# wie lange dauert ghc bei 500Mhz ?

## dfrkp

Ahoi!

zum titel: OH ja 500Mhz

ich war mal wieder ganz schlau und hab distcc entfernt und portage wieder zurück konfiguriert, weil ich dachte > brauchst nichtmehr sys läuft. (ja ich bin ein depp)

nun hab ich über nacht den x-server emerged (ohne distcc oh ja) .. ^^ funktioniert erstmal, NUN war ich so leichtsinnig das ich dachte "das gröbste ist geschafft" !haha! nun kam xmonad... ich habe also heute morgen so um 10 oder 11 uhr einfach mal ein 

```
emerge -av xmonad
```

 ausgeführt (pakete vorher demaskiert  :Smile:  ) ... ich brauche wohl nciht erwähnen das der laptop immernoch rechnet ^^ ...

Meine Frage ist: Wie lange wird der Spaß noch dauern? auf was muss ich mcih einstellen und kann ich irgendwie erkennen wie weit er ist (bin in der reinen text shell ohne x-server) ?

ty

mfg!"

dfrkp

----------

## Necoro

kannst mal schauen ob du dein system und das paket da findest: http://gentoo.linuxhowtos.org/compiletimeestimator

----------

## dfrkp

das ist ne nette sache, danke, meine cpu taucht da auch auf, nur leider habe ich den "emerge -p output" nicht, da ja das kompilieren schon läuft, wäre natürlich geil wenn das jemand mal bei sich machen könnte und dann hier posten was ich dort eintragen muss  :Wink:  wäre sehr geil  :Smile: 

bzw direkt meien cpu auswählen (Pentium III (Coppermine) )

 :Smile: 

mfg!"

dfrkp

----------

## Max Steel

den emerge -p kannst du auf einer anderen Console ([STRG]+{[F1]...[F6]}) machen, auch direkt auf eine Textdatei umleiten lassen:

emerge -p xmonad >> /root/xmonad.log

und dann

vim /root/xmonad.log zum anschauen.

oder aber über less anschauen:

emerge -p xmonad | less

Wobei erstere Variante zum öfteren Anschauen und zum übertragen auf einen anderen Rechner angenehmer ist.
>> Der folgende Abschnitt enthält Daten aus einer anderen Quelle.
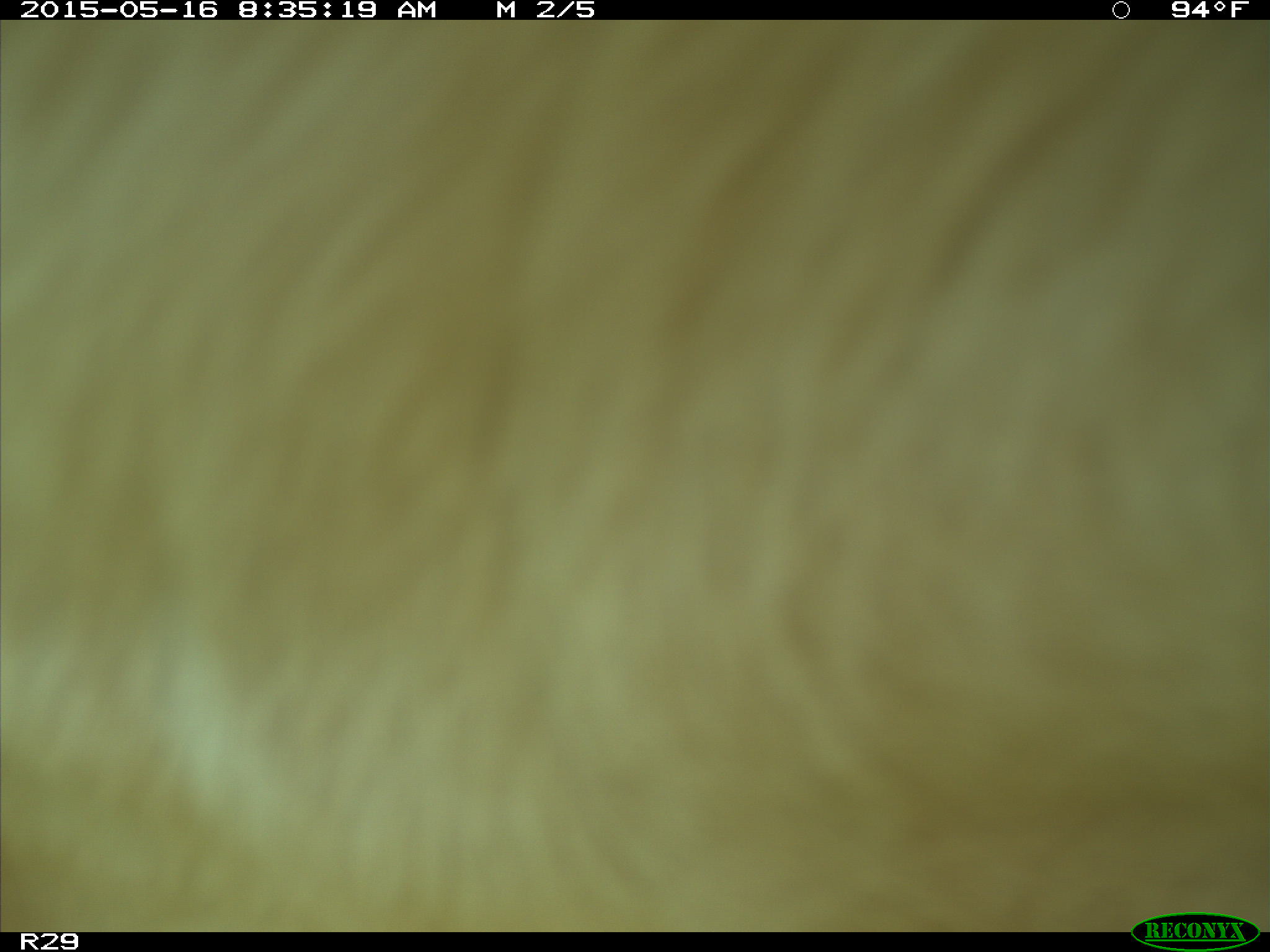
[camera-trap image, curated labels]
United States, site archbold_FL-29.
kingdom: Animalia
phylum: Chordata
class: Mammalia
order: Artiodactyla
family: Bovidae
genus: Bos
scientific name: Bos taurus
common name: domestic cow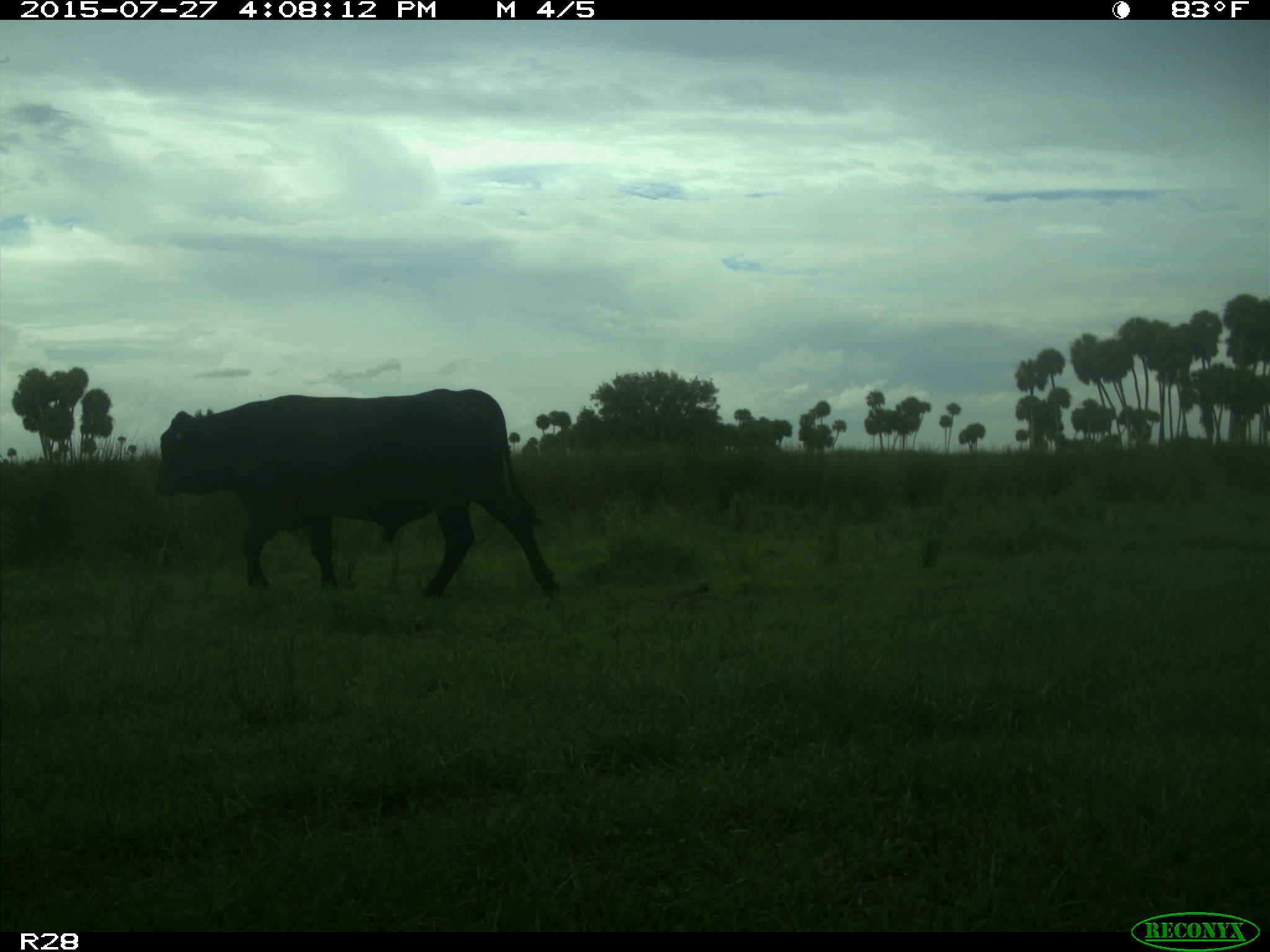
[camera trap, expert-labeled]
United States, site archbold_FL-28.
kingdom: Animalia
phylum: Chordata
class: Mammalia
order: Artiodactyla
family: Bovidae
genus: Bos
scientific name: Bos taurus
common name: domestic cow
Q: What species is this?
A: Bos taurus (domestic cow).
Und falls du einfach nur anschauen möchtest wo der emerge-Prozess gerade ist, also welches Paket er von wievielen gerade bearbeitet empfehle ich dir genlop

Einfach auf einer Console die unbesetzt ist emerge -a genlop ausführen und wenn er durch ist die ktuellen emerge-Prozesse per genlop -c anzeigen lassen.
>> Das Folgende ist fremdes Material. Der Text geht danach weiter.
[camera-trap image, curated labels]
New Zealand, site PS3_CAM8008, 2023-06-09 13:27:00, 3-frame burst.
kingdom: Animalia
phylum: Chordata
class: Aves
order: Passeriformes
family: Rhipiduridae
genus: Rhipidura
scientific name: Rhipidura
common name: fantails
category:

OPder wenn du nachschauen möchtest was so im Durchschnitt irgendein Paket braucht:

genlop -t category/paket

oder einfach nur

genlop -t paket

----------

## Necoro

 *Quote:*   

> Packet	compile time
> 
> dev-haskell/x11-1.4.1	1 minute 25 seconds*
> 
> x11-wm/xmonad-0.7 	1 minute 1 second*
> ...

 

ghc hab ich per Hand hinzugefügt ... für die anderen pakete die evtl noch dazwischen hängen, kann ich nix sagen weil ich die schon drauf habe ..
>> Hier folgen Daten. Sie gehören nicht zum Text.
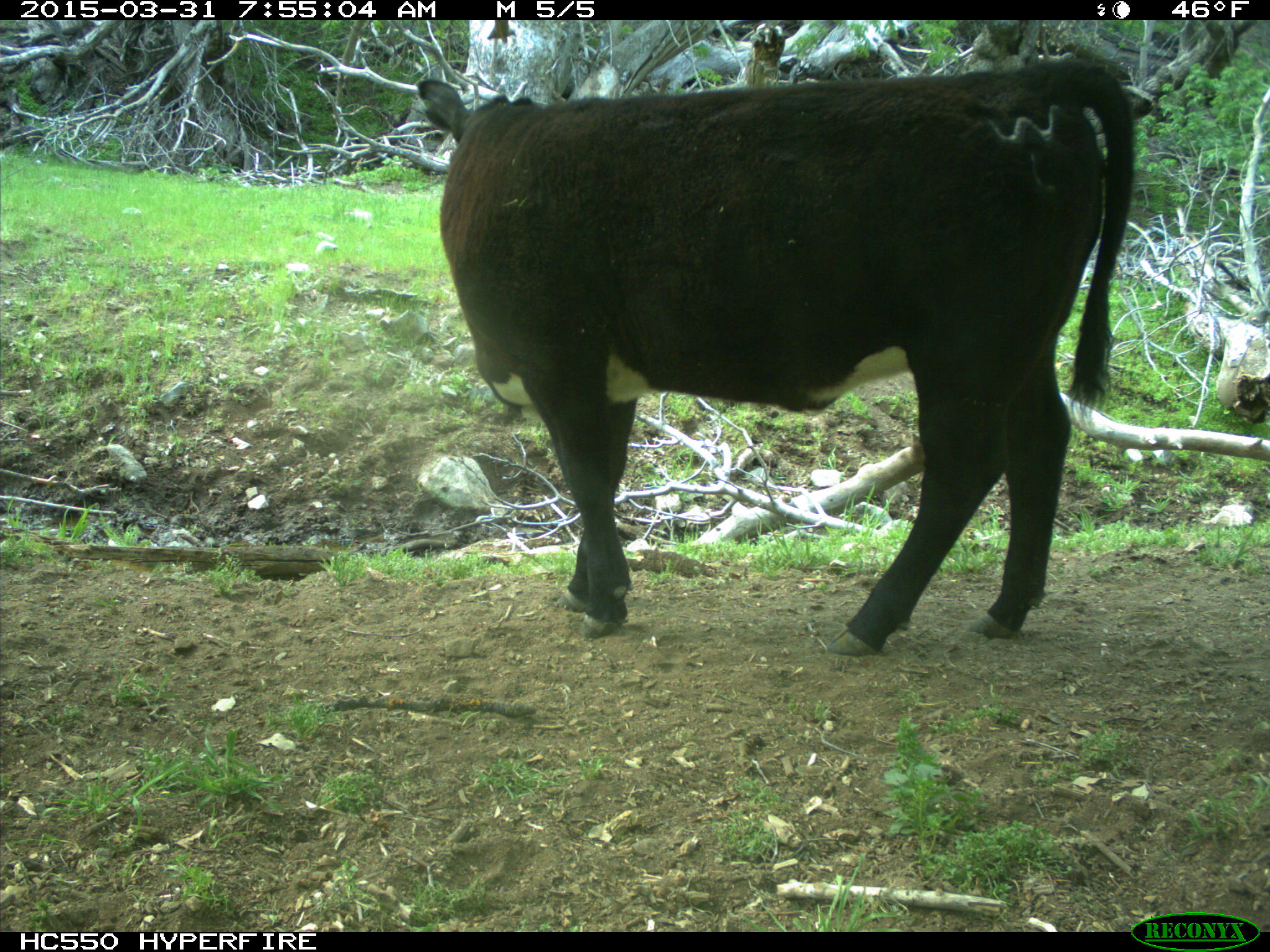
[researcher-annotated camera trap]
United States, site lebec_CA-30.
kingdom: Animalia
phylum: Chordata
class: Mammalia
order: Artiodactyla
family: Bovidae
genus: Bos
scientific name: Bos taurus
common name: domestic cow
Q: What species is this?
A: Bos taurus (domestic cow).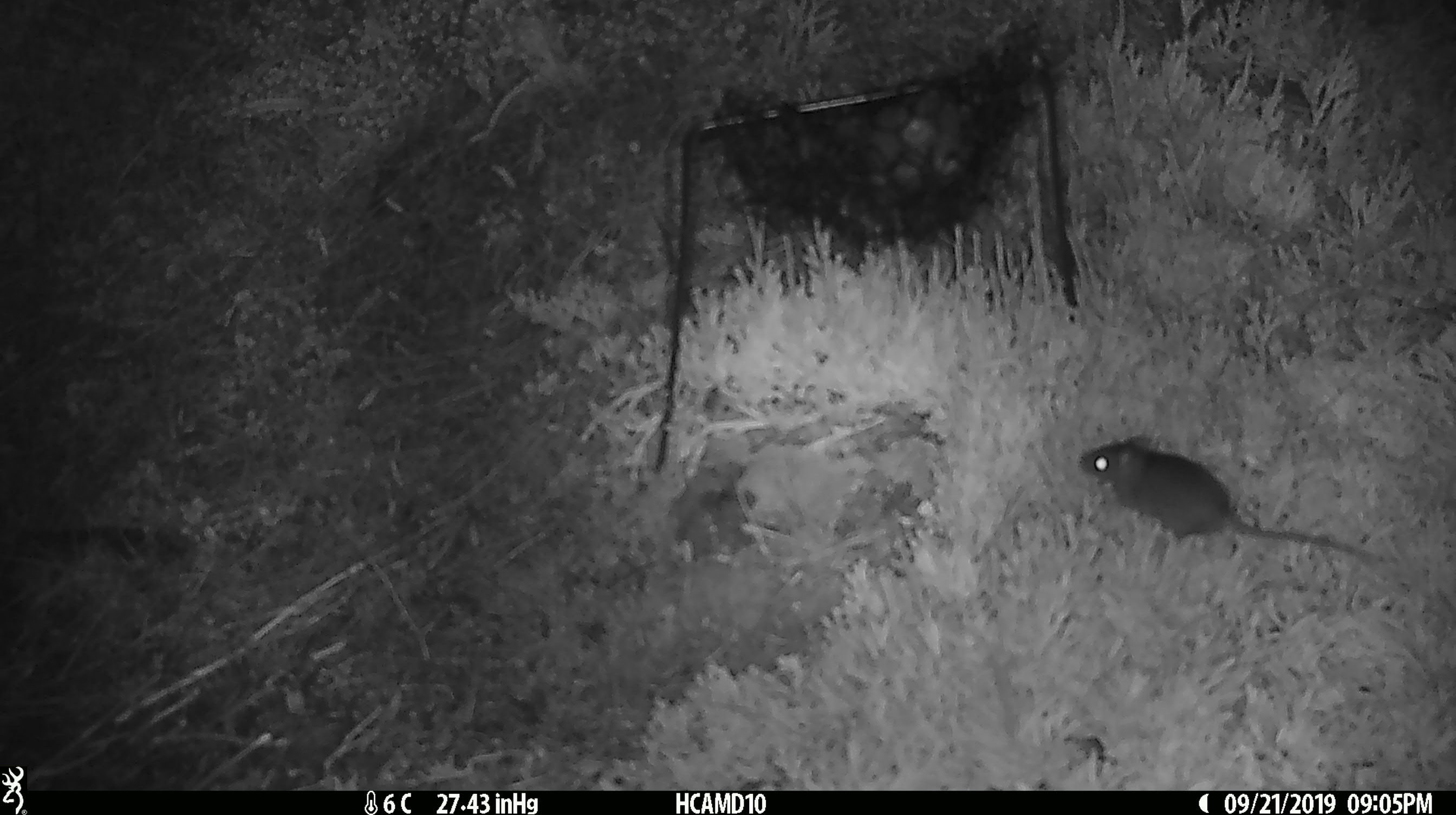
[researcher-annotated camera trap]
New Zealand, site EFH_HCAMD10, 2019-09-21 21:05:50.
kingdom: Animalia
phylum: Chordata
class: Mammalia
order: Rodentia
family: Muridae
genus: Mus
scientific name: Mus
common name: mouse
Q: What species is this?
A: Mouse (Mus).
alternativ geht es auch einfach genlop -c auszuführen - das fragt bei dem server nach wenn es die daten nicht selber findet  :Smile: 

und: ghc hat ein "binary" flag ;P - reduziert die Zeit auf ~2minuten  :Wink: 

----------

## dfrkp

ah danke, also hab ich es mir selbst zu verdanken das ich hier so ewig warten muss  :Sad: 

naja bin ja hier um zu lernen..

gerade kamm übrigens:

>>> dev-lang/ghc-6.6.1 merged.

ich frage mcih nur woher die große abweichung in der compile zeit kommt (also von meinem laptop zu dem online rechner)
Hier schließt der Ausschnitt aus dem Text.